- _Page_

CORNELIUS: The Casual Ward.
For tramps and vagrants.
Those who stay only one night.
We are obliged to feed and water them, and let them return to the streets.
We are, as you see, in the process of fumigating it, for they bring the filth of the world with them.
Salus populi suprema est lex.
The health of the people is the highest law.
Indeed.
CORNELIUS: I hope you will agree that the workhouse is much changed since you knew it.
It is indeed a marvel of order and hygiene.
Which gives me to wonder, sir, why Tommy Riggs should wish to run away from such a place?
The pauper spirit, Inspector Reid, the spirit of the streets.
It is...
It's too strong in some.
They insist upon their freedom.
His mother blames the workhouse for his demise.
What say you to that?
CORNELIUS: His mother?
-Why, sir, that cannot be.
-How so?
His mother is dead.

- _Jobs_
A. Duplicate the workhouse scene starting at "We are obliged" and ending at "upon their freedom.".
B. Pick up the workhouse scene after its last line and continue it.
The listing that comes next has no connection to the workhouse scene.

- _Data section_
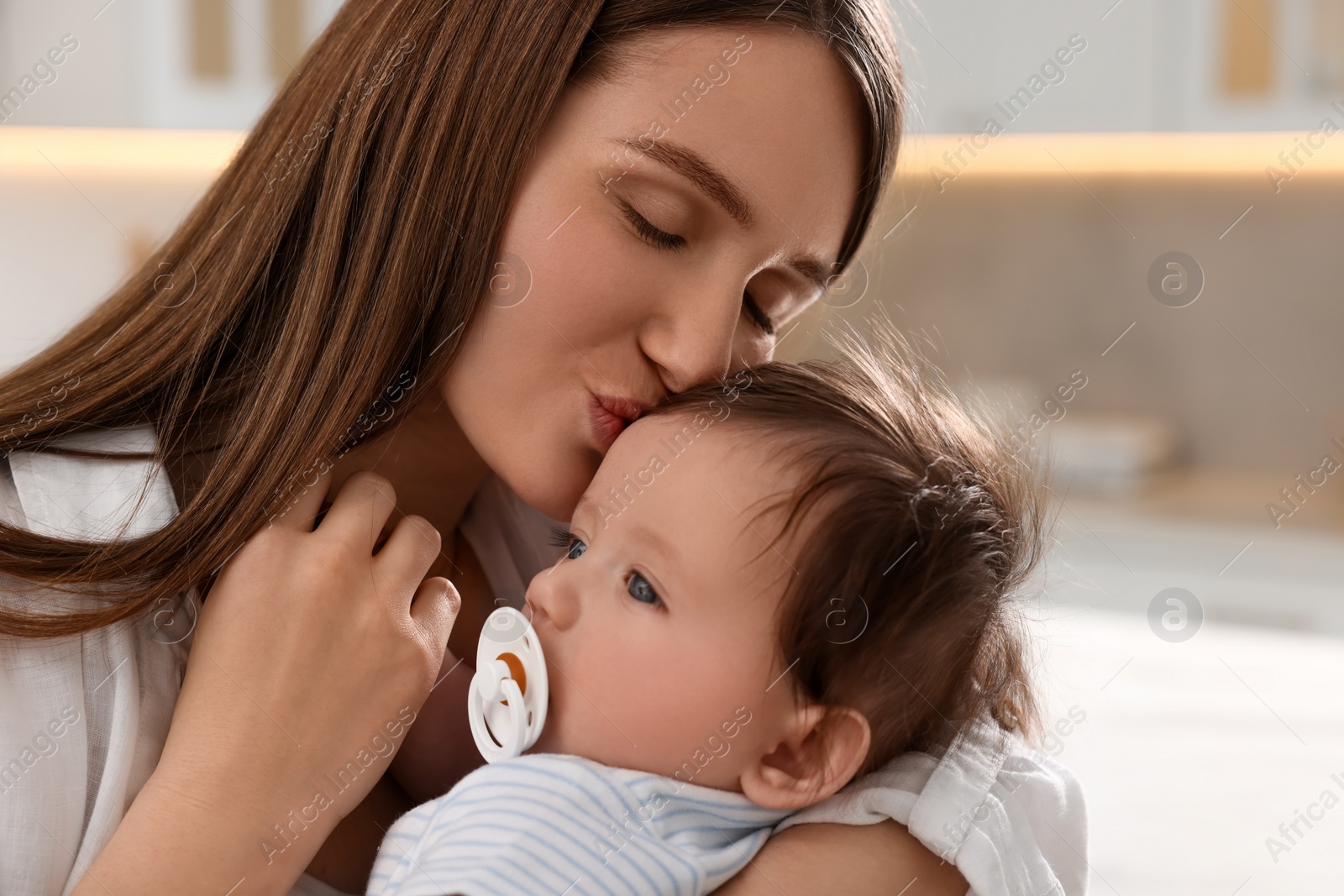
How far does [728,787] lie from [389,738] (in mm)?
277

- _Per-task outputs_
A.
We are obliged to feed and water them, and let them return to the streets.
We are, as you see, in the process of fumigating it, for they bring the filth of the world with them.
Salus populi suprema est lex.
The health of the people is the highest law.
Indeed.
CORNELIUS: I hope you will agree that the workhouse is much changed since you knew it.
It is indeed a marvel of order and hygiene.
Which gives me to wonder, sir, why Tommy Riggs should wish to run away from such a place?
The pauper spirit, Inspector Reid, the spirit of the streets.
It is...
It's too strong in some.
They insist upon their freedom.

B.
Ah, Mr. Reid, sir, I've been seeking word of the coster...
Yes, yes, yes.
The woman, the grieving woman.
-She's gone, sir.
-She's gone?
She packed up suddenly.
Lit out.
She left no word, she gave no sign, no clue to her identity?
Indeed, sir...
It was found in the waiting room.
Bromide of potassium.
Greasepaint.
She treads the boards.
I know how she may be found.
Sir, about the oyster seller.
I've found three stalls on Hanbury Street, Mitre Square and Middlesex Street.
Middlesex Street.
A trader there, some years ago, charged with several counts of violent affray.
Er... Orton... Orton, his name.
This may be his son.
Seek him in the archives, learn what you can of him.
And I would have an autopsy done on this boy, Tommy.
Though I do not imagine Captain Jackson is of a mind to work.
On the contrary, Mr. Reid.
Work is my mind's only refuge.
After the old oak-smoked, that is.
Captain.
Captain.
You are not expected here.
-Go home, man.
-(DOOR OPENS) THATCHER: Riot victim.
Straight to the morgue, boys.
JACKSON: But it would seem I am needed.
Blessed murder.
What's the case, Sergeant Drummond?
This riot we have had at the Salvation Army shelters, the Salvationists are again set upon.
And their captain is now dead.
Murdered and strung up.
DRAKE: Captain Solomon Shaw stabbed in the guts multiple times.
Head sheared, strung up like a piece of meat for all to see, a statement.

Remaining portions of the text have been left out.